Published online Mar 20, 2024. doi: 10.5493/wjem.v14.i1.89320
Peer-review started: October 27, 2023
First decision: November 30, 2023
Revised: December 11, 2023
Accepted: December 28, 2023
Article in press: December 28, 2023
Published online: March 20, 2024
Processing time: 143 Days and 21.4 Hours
Gestational diabetes is typically diagnosed in the late second or third trimester of pregnancy. It is one of the most common metabolic disorders among expectant mothers, with potential serious short- and long-term complications for both maternal and offspring health. C-peptide is secreted from pancreatic beta-cells into circulation in equimolar amounts with insulin. It is a useful biomarker to estimate the beta-cell function because it undergoes negligible hepatic clearance and consequently it has a longer half-life compared to insulin. Pregnancy induces increased insulin resistance due to physiological changes in hormonal and metabolic homeostasis. Inadequate compensation by islet beta-cells results in hyperglycemia. The standard oral glucose tolerance test at 24-28 wk of gestation sets the diagnosis. Accumulated evidence from prospective studies indicates a link between early pregnancy C-peptide levels and the risk of subsequent gestational diabetes. Elevated C-peptide levels and surrogate glycemic indices at the beginning of pregnancy could prompt appropriate strategies for secondary prevention.
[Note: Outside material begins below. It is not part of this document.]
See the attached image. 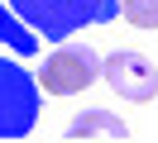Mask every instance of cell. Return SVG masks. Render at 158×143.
<instances>
[{"label": "cell", "mask_w": 158, "mask_h": 143, "mask_svg": "<svg viewBox=\"0 0 158 143\" xmlns=\"http://www.w3.org/2000/svg\"><path fill=\"white\" fill-rule=\"evenodd\" d=\"M0 43H5V48H15V53H39V43H43V38L34 34V29L24 24L19 14H15V5H10V0H0Z\"/></svg>", "instance_id": "obj_6"}, {"label": "cell", "mask_w": 158, "mask_h": 143, "mask_svg": "<svg viewBox=\"0 0 158 143\" xmlns=\"http://www.w3.org/2000/svg\"><path fill=\"white\" fill-rule=\"evenodd\" d=\"M101 76H106V86L120 100L148 105L158 95V67H153V57L139 53V48H115V53L101 62Z\"/></svg>", "instance_id": "obj_4"}, {"label": "cell", "mask_w": 158, "mask_h": 143, "mask_svg": "<svg viewBox=\"0 0 158 143\" xmlns=\"http://www.w3.org/2000/svg\"><path fill=\"white\" fill-rule=\"evenodd\" d=\"M15 14L48 43L81 34L86 24H110L120 14V0H10Z\"/></svg>", "instance_id": "obj_1"}, {"label": "cell", "mask_w": 158, "mask_h": 143, "mask_svg": "<svg viewBox=\"0 0 158 143\" xmlns=\"http://www.w3.org/2000/svg\"><path fill=\"white\" fill-rule=\"evenodd\" d=\"M101 76V53L91 43H77V38H62L48 57H43V72H39V86L48 95H77L86 91L91 81Z\"/></svg>", "instance_id": "obj_3"}, {"label": "cell", "mask_w": 158, "mask_h": 143, "mask_svg": "<svg viewBox=\"0 0 158 143\" xmlns=\"http://www.w3.org/2000/svg\"><path fill=\"white\" fill-rule=\"evenodd\" d=\"M67 138H77V143H91V138L125 143V138H129V124H125V119H115L110 110H81V114H72Z\"/></svg>", "instance_id": "obj_5"}, {"label": "cell", "mask_w": 158, "mask_h": 143, "mask_svg": "<svg viewBox=\"0 0 158 143\" xmlns=\"http://www.w3.org/2000/svg\"><path fill=\"white\" fill-rule=\"evenodd\" d=\"M120 14L134 29H158V0H120Z\"/></svg>", "instance_id": "obj_7"}, {"label": "cell", "mask_w": 158, "mask_h": 143, "mask_svg": "<svg viewBox=\"0 0 158 143\" xmlns=\"http://www.w3.org/2000/svg\"><path fill=\"white\" fill-rule=\"evenodd\" d=\"M39 110H43L39 81L19 62L0 57V138H24L39 124Z\"/></svg>", "instance_id": "obj_2"}]
</instances>
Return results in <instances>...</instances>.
Core Tip: Understanding the diagnostic role of C-peptide measurements in predicting hyperglycemia during pregnancy can facilitate timely interventions in clinical practice, potentially preventing gestational diabetes in a subset of predisposed women. Further research is necessary to confirm the utility of C-peptide testing in pregnancy and define the appropriate diagnostic thresholds.